Q: What, in your view, is a hallmark or unique feature of our educational leadership program?
A: I believe the hallmark feature of the ed leadership program is the credibility brought to the table by the professors. I felt as though I was being prepared for a new profession by people who were achievers and experts in educational leadership. I felt their experiences were relevant to where I saw my career headed and therefore, trusted that I was being taught at a high level. Also, the requirements for completing the principal’s certificate were extremely challenging. I put significant time and effort into this program. The challenges I overcame prepared me to be an administrator and a school leader.
Q: Please give a specific example of how what you learned in our program has made a difference in your career or professional life.
A: I moved into an administration job immediately following my certificate completion. Almost every moment of my current professional day can be linked to lessons learned through my Arcadia experience. One stand-out aspect is the time I spent shadowing working administrators. Arcadia’s educational leadership program requires students to spend several days with principals from across building levels. One of my days was spent in the building in which I ended up getting hired. The assistant principal I shadowed is now a co-worker of mine and we work together on a daily basis. My shadowing experience helped show me what a real day looks like for a school administrator. This experience also ended up allowing for my new co-workers and me to learn about each other, a feature that created a strong professional and personal connection between us. This all took place because of the shadowing requirement at Arcadia.
Q: What do you think the long-term career and personal benefits are of your having gone through Arcadia’s education program?
A: My hope is this investment in my personal education will continue to make me a valuable commodity within the education field. Already my time at Arcadia has paid off with my new position, and this job is now allowing me to gain experience for whatever challenges I decide to tackle next. I believe that the time will come for me to add a doctorate degree, and this experience will certainly help prepare me for accomplishing that goal. Lastly, there are also financial benefits to adding degrees and certificates and moving up into administrative positions in K-12 education. Arcadia’s ed leadership program has set the stage for all of that future career growth.

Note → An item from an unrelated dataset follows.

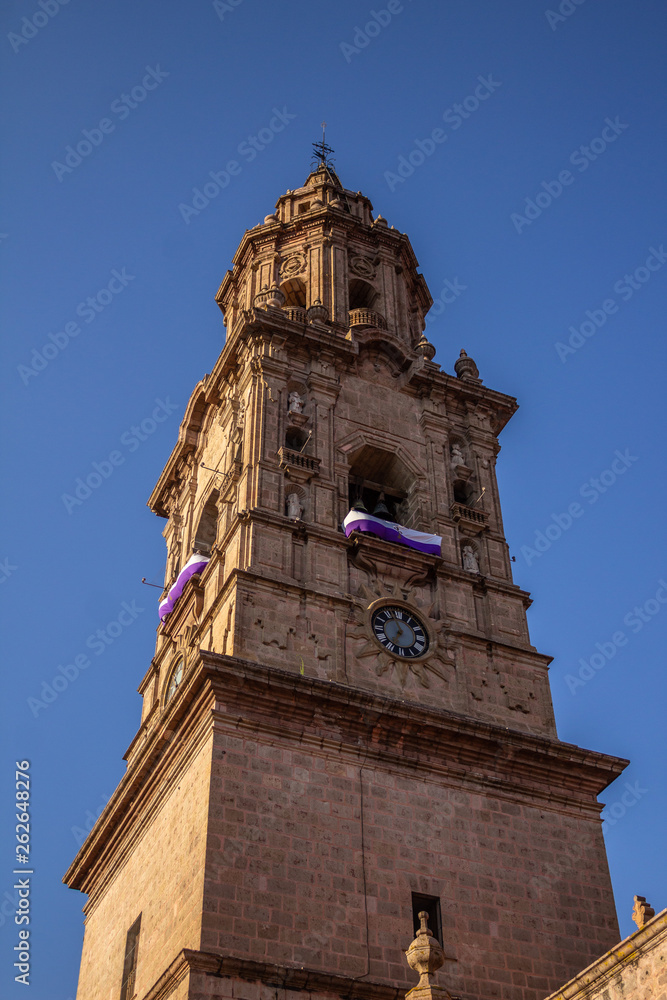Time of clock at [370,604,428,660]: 6:56
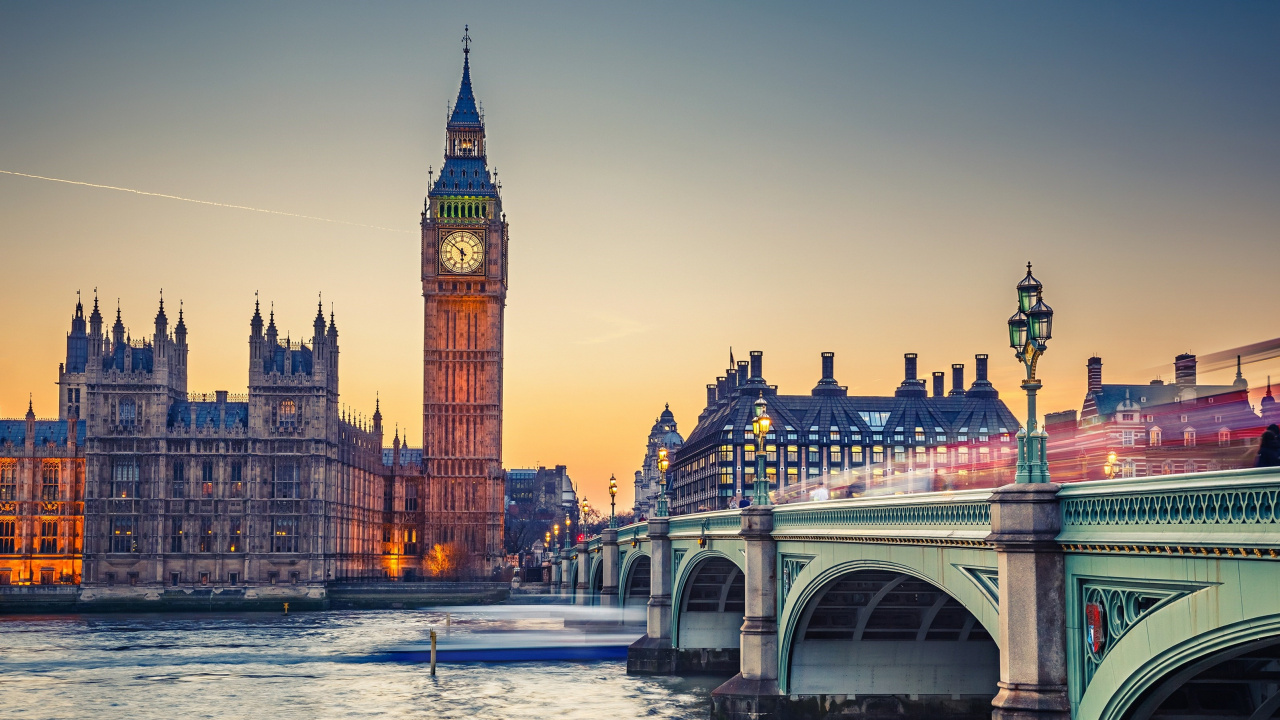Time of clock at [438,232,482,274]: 5:51
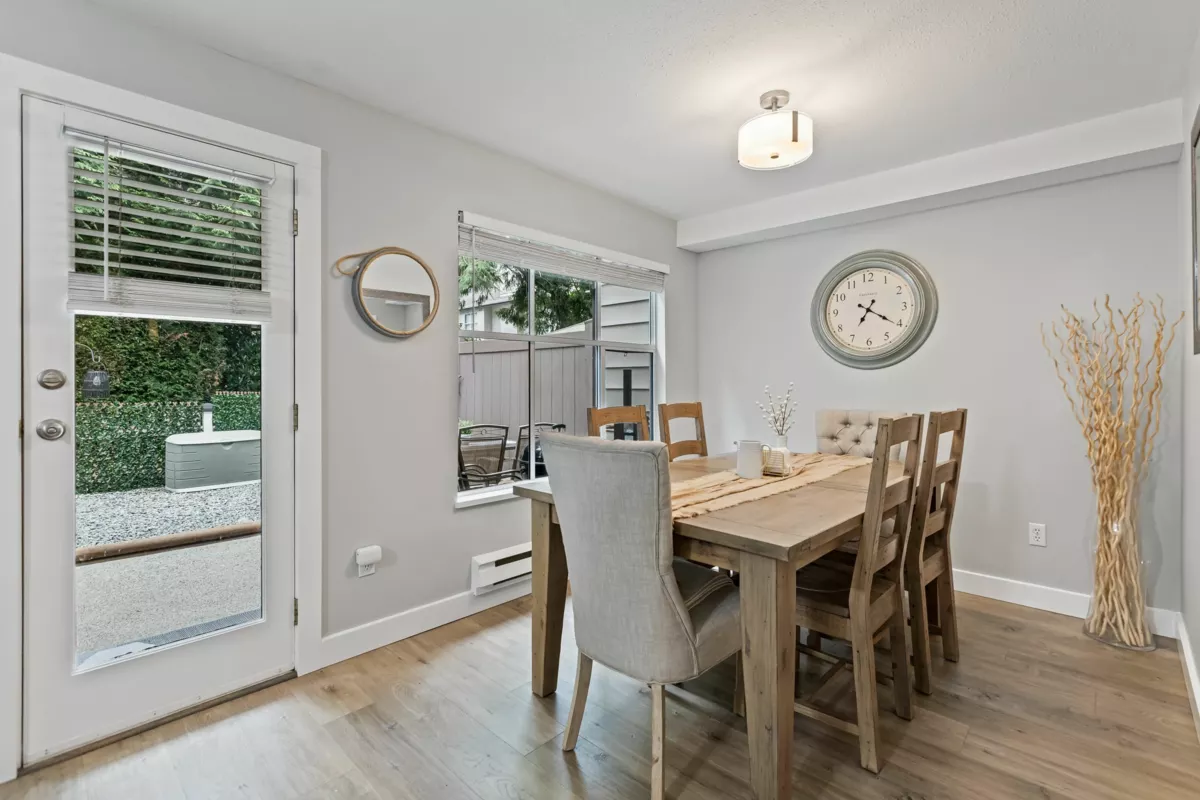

Q: Is there anything else you wish to add about our ed leadership program that you feel was not covered in the earlier questions?
A: I’m most grateful for the people I have met at Arcadia, where I was not simply a student who sat in a room and absorbed information. I was treated as an investment. My professors had a vested interest in having me comprehend new information. They wanted to see that I was able to use this new learning and cared about my successes even after I left the program. I keep in touch with several Arcadia students and faculty and I’m proud to be a member of the Arcadia family.